Rewrite every entry below, renaming "bird's head" to "bird's crown" throughout and leaving all other text unchanged.

--- start SUPPLIED RECORDS ---

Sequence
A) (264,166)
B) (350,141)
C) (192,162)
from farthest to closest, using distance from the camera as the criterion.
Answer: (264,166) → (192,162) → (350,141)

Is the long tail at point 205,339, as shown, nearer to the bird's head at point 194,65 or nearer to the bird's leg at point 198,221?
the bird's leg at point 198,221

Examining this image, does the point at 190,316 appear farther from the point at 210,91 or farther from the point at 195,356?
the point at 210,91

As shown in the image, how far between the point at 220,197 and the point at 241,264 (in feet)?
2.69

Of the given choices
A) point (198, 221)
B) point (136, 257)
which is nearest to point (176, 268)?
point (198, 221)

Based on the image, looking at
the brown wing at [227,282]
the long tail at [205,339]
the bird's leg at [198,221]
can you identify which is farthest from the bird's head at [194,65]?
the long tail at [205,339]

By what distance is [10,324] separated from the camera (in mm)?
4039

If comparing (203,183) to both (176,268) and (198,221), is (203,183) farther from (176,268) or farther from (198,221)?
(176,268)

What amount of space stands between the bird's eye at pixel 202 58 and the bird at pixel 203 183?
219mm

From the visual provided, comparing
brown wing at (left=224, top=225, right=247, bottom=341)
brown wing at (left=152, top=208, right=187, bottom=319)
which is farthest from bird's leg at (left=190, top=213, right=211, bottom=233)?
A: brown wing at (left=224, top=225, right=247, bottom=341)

--- end SUPPLIED RECORDS ---

* **OUTPUT FOR THIS EXERCISE**:
Sequence
A) (264,166)
B) (350,141)
C) (192,162)
from farthest to closest, using distance from the camera as the criterion.
Answer: (264,166) → (192,162) → (350,141)

Is the long tail at point 205,339, as shown, nearer to the bird's crown at point 194,65 or nearer to the bird's leg at point 198,221?
the bird's leg at point 198,221

Examining this image, does the point at 190,316 appear farther from the point at 210,91 or farther from the point at 195,356?
the point at 210,91

As shown in the image, how far between the point at 220,197 and the point at 241,264 (in feet)?
2.69

Of the given choices
A) point (198, 221)
B) point (136, 257)
which is nearest to point (176, 268)?
point (198, 221)

Based on the image, looking at
the brown wing at [227,282]
the long tail at [205,339]
the bird's leg at [198,221]
can you identify which is farthest from the bird's crown at [194,65]?
the long tail at [205,339]

By what distance is [10,324] separated from the camera (in mm)?
4039

If comparing (203,183) to both (176,268) and (198,221), is (203,183) farther from (176,268) or farther from (198,221)?
(176,268)

What amount of space stands between the bird's eye at pixel 202 58 and the bird at pixel 203 183?
219mm

From the visual provided, comparing
brown wing at (left=224, top=225, right=247, bottom=341)
brown wing at (left=152, top=208, right=187, bottom=319)
which is farthest from bird's leg at (left=190, top=213, right=211, bottom=233)?
A: brown wing at (left=224, top=225, right=247, bottom=341)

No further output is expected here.